**TASK DATA**
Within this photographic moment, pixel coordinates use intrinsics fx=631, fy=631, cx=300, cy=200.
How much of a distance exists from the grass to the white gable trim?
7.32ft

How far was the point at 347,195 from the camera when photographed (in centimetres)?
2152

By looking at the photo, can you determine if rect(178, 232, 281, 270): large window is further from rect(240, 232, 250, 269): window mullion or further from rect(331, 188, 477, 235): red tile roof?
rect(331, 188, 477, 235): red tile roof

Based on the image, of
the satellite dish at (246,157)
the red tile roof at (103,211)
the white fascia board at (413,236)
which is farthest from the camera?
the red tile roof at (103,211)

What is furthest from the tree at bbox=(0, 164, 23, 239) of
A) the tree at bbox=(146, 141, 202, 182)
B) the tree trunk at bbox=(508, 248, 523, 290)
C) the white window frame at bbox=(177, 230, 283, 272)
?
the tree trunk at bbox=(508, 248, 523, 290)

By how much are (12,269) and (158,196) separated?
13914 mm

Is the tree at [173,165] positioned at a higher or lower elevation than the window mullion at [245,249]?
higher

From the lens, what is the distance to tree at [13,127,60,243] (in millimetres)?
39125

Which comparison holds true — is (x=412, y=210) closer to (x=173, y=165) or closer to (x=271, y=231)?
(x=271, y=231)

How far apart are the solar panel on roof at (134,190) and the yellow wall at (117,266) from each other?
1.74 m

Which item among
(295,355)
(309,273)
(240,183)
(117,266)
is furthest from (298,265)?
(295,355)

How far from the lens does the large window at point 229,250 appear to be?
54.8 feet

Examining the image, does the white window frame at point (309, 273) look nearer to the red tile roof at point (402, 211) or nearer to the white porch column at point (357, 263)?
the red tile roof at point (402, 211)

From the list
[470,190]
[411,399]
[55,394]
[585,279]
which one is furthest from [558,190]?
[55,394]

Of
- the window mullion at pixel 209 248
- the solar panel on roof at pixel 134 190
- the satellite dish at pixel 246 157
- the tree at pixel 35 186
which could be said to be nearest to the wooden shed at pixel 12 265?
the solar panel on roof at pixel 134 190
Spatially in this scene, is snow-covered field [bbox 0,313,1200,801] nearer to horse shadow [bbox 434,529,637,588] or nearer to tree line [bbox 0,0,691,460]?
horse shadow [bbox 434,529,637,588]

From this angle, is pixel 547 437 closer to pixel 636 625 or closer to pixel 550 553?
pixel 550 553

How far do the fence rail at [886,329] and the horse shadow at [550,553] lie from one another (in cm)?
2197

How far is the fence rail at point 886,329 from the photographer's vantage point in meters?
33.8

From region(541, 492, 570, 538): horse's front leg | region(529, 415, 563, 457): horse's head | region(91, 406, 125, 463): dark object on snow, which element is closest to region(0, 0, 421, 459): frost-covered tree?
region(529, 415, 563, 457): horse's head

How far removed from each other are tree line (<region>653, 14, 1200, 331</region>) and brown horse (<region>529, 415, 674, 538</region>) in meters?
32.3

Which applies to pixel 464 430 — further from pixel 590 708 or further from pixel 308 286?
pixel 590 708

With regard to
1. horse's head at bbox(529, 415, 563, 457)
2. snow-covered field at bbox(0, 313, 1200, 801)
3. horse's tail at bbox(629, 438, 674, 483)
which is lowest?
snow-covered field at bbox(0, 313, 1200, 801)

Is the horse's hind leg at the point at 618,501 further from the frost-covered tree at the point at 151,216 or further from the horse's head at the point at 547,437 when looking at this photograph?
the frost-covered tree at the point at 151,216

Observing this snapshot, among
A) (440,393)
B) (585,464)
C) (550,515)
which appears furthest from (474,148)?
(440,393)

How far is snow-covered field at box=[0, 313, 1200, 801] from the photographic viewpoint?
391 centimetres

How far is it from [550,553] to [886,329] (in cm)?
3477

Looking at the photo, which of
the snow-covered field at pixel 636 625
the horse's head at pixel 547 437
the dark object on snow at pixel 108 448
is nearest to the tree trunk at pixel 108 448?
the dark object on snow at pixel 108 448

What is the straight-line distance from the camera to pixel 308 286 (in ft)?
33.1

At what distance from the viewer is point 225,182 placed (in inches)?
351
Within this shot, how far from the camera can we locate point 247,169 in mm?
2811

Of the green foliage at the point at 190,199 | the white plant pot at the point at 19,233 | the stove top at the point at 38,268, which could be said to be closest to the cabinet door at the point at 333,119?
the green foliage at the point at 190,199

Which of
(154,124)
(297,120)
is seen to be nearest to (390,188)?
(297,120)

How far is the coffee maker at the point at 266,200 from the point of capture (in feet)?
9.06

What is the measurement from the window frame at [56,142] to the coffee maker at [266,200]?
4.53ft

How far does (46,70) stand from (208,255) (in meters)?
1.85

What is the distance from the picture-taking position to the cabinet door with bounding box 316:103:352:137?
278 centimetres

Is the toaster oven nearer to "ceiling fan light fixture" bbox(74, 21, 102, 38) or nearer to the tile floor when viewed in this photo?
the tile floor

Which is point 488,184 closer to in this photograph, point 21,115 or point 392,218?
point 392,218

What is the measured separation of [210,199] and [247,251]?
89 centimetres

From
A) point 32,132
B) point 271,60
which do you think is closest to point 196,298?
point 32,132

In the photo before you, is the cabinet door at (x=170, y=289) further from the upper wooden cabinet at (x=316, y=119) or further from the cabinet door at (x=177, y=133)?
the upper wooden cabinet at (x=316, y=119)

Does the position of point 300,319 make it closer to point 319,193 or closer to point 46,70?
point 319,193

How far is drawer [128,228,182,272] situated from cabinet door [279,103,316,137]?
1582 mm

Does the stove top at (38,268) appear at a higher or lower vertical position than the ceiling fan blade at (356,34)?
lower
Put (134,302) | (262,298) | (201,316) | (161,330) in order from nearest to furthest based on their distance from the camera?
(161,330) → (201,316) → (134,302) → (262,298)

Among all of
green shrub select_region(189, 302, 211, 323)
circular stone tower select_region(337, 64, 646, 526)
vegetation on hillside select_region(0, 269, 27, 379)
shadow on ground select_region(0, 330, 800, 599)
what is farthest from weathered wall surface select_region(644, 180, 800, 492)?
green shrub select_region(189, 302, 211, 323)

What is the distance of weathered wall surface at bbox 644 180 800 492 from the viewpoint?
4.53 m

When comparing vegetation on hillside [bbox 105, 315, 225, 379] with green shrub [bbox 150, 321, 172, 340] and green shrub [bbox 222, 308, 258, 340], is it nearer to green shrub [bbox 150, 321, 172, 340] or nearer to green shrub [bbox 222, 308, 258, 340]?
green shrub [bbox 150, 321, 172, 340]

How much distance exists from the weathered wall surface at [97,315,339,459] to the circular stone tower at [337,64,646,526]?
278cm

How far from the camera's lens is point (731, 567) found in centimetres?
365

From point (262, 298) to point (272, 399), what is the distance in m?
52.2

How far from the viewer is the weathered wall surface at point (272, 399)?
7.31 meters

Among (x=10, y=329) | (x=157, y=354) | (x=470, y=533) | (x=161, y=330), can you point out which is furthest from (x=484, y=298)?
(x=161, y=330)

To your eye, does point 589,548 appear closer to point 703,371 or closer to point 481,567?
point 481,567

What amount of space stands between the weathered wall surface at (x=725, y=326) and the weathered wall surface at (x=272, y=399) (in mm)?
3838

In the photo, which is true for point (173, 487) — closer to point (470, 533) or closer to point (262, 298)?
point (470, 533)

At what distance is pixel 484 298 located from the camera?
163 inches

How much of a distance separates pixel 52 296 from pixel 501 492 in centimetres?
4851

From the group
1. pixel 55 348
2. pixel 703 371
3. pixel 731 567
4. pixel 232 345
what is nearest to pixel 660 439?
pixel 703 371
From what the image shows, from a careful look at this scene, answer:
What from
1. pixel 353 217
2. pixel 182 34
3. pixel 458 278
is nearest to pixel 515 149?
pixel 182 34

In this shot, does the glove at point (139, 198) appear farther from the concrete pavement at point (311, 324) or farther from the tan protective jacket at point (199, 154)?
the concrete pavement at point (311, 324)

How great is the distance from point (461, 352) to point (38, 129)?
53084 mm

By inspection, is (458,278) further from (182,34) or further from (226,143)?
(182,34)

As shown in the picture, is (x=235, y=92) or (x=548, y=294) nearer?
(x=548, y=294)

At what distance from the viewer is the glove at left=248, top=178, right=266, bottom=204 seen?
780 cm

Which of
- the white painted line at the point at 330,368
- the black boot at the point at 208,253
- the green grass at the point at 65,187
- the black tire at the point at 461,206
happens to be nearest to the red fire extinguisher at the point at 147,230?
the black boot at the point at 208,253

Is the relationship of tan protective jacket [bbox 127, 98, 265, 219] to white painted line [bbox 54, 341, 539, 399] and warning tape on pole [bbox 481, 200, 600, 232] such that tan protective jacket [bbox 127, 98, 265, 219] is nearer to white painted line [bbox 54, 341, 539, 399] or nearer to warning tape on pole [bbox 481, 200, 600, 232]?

**TASK BRIEF**
Reproduce the stretch of the data from the line containing "Put (134,302) |" through the line containing "(161,330) → (201,316) → (134,302) → (262,298)", substituting "lens" for "camera" and leaving everything else unchanged.

**WRITTEN SOLUTION**
Put (134,302) | (262,298) | (201,316) | (161,330) in order from nearest to furthest based on their distance from the lens?
(161,330) → (201,316) → (134,302) → (262,298)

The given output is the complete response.